— YOUR OBJECTIVE —
Reproduce verbatim the lines of the material below, starting at the line with "Aprendemos a relajarnos: Ejercicios" and ending at the line with "I Am Not Your", both inclusive; skip the rest.

— DATASET EXTRACT —
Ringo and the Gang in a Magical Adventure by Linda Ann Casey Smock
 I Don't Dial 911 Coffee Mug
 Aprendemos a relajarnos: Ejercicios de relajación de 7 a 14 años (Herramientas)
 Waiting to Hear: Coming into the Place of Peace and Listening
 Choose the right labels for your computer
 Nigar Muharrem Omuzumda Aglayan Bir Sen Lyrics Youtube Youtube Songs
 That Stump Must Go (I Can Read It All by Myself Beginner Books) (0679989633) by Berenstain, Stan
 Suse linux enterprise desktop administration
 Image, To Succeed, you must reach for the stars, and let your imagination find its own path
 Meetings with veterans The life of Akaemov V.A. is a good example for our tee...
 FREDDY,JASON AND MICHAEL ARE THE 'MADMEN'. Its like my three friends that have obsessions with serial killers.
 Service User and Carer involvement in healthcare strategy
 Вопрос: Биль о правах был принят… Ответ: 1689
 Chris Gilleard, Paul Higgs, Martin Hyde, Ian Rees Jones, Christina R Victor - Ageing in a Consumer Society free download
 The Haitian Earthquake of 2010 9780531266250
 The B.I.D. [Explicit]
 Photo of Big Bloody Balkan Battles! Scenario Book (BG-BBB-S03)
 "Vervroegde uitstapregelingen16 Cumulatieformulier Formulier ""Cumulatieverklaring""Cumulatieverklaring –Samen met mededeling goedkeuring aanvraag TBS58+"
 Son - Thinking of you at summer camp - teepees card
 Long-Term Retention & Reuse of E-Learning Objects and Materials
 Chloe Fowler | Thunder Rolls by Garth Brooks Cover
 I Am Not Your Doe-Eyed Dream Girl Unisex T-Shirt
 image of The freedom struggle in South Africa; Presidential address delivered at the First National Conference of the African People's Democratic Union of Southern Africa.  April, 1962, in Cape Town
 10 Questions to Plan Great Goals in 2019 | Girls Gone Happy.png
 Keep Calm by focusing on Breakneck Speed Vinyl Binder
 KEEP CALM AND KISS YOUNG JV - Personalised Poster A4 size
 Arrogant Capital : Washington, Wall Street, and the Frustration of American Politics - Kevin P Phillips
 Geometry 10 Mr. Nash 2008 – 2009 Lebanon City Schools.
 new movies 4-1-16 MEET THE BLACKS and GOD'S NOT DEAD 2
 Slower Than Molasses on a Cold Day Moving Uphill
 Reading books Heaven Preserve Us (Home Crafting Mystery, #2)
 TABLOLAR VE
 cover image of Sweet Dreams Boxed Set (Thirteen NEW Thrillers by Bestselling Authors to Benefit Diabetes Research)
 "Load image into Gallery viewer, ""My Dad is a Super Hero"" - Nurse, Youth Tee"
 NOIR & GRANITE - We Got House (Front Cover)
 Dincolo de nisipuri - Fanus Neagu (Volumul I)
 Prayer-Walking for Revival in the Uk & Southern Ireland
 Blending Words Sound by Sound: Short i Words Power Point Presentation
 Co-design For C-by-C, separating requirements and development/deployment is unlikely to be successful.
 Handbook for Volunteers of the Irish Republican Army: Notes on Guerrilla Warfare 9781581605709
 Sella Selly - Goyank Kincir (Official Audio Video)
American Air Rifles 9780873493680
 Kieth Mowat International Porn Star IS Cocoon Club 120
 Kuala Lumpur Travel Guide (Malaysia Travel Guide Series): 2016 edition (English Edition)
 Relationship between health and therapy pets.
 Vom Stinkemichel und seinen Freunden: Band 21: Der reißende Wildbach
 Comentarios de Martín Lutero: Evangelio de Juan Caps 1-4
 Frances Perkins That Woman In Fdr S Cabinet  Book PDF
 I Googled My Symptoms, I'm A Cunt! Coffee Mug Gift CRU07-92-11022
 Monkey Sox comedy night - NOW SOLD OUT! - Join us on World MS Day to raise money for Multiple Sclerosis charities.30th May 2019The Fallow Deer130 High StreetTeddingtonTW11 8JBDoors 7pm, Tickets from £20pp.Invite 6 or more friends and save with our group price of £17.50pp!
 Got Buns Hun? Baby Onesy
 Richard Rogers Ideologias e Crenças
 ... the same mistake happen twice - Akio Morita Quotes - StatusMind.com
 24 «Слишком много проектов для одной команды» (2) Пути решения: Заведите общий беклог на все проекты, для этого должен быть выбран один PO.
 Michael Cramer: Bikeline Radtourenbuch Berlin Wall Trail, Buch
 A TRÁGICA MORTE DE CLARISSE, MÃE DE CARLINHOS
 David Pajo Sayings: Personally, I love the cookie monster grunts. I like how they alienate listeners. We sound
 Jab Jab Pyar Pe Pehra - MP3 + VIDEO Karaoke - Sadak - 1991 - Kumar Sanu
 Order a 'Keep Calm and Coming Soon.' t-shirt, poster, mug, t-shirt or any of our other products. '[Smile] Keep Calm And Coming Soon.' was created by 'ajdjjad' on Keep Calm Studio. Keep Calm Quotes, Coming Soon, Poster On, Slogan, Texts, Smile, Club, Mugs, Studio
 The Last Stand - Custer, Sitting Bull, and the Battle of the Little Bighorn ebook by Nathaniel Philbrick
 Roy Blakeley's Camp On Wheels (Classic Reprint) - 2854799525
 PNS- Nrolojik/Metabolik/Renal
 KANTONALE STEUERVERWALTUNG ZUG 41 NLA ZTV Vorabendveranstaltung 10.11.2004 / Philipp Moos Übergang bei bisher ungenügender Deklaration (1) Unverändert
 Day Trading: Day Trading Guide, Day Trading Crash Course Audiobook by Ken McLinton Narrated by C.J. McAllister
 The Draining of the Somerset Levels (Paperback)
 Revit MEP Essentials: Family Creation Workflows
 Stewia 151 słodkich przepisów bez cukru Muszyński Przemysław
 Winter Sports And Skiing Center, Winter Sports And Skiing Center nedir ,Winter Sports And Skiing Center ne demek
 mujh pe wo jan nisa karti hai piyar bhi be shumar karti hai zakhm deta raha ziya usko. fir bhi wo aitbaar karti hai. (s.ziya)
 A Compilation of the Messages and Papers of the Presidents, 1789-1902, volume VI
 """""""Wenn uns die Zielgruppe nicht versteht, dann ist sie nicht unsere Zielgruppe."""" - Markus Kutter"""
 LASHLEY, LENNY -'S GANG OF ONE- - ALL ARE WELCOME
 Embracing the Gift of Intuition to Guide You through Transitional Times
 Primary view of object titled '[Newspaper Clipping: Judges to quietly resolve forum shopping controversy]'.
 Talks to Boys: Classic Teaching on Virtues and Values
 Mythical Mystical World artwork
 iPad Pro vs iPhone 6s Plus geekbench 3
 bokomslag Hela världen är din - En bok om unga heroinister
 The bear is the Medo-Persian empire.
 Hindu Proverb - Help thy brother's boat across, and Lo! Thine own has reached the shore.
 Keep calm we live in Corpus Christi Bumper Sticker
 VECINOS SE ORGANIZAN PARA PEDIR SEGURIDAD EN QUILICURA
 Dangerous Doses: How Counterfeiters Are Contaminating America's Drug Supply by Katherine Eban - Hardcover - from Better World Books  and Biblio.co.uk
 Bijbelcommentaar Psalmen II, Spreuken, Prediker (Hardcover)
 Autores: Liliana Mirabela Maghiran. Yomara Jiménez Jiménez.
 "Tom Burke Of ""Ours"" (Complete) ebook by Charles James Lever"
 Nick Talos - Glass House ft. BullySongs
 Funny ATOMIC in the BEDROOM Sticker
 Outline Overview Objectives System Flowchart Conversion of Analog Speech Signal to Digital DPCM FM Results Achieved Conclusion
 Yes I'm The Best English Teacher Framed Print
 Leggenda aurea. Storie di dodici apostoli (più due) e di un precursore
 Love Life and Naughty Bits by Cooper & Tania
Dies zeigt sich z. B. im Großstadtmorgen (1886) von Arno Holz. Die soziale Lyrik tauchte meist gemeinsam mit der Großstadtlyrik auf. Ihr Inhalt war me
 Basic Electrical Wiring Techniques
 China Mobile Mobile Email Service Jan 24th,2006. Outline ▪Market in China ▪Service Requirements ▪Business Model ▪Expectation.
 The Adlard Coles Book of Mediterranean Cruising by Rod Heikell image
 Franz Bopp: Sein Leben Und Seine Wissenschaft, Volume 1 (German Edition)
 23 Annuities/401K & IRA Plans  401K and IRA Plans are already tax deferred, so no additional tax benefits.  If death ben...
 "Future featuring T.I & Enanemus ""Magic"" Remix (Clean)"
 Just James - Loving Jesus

— RESULT FOR THIS TASK —
 Aprendemos a relajarnos: Ejercicios de relajación de 7 a 14 años (Herramientas)
 Waiting to Hear: Coming into the Place of Peace and Listening
 Choose the right labels for your computer
 Nigar Muharrem Omuzumda Aglayan Bir Sen Lyrics Youtube Youtube Songs
 That Stump Must Go (I Can Read It All by Myself Beginner Books) (0679989633) by Berenstain, Stan
 Suse linux enterprise desktop administration
 Image, To Succeed, you must reach for the stars, and let your imagination find its own path
 Meetings with veterans The life of Akaemov V.A. is a good example for our tee...
 FREDDY,JASON AND MICHAEL ARE THE 'MADMEN'. Its like my three friends that have obsessions with serial killers.
 Service User and Carer involvement in healthcare strategy
 Вопрос: Биль о правах был принят… Ответ: 1689
 Chris Gilleard, Paul Higgs, Martin Hyde, Ian Rees Jones, Christina R Victor - Ageing in a Consumer Society free download
 The Haitian Earthquake of 2010 9780531266250
 The B.I.D. [Explicit]
 Photo of Big Bloody Balkan Battles! Scenario Book (BG-BBB-S03)
 "Vervroegde uitstapregelingen16 Cumulatieformulier Formulier ""Cumulatieverklaring""Cumulatieverklaring –Samen met mededeling goedkeuring aanvraag TBS58+"
 Son - Thinking of you at summer camp - teepees card
 Long-Term Retention & Reuse of E-Learning Objects and Materials
 Chloe Fowler | Thunder Rolls by Garth Brooks Cover
 I Am Not Your Doe-Eyed Dream Girl Unisex T-Shirt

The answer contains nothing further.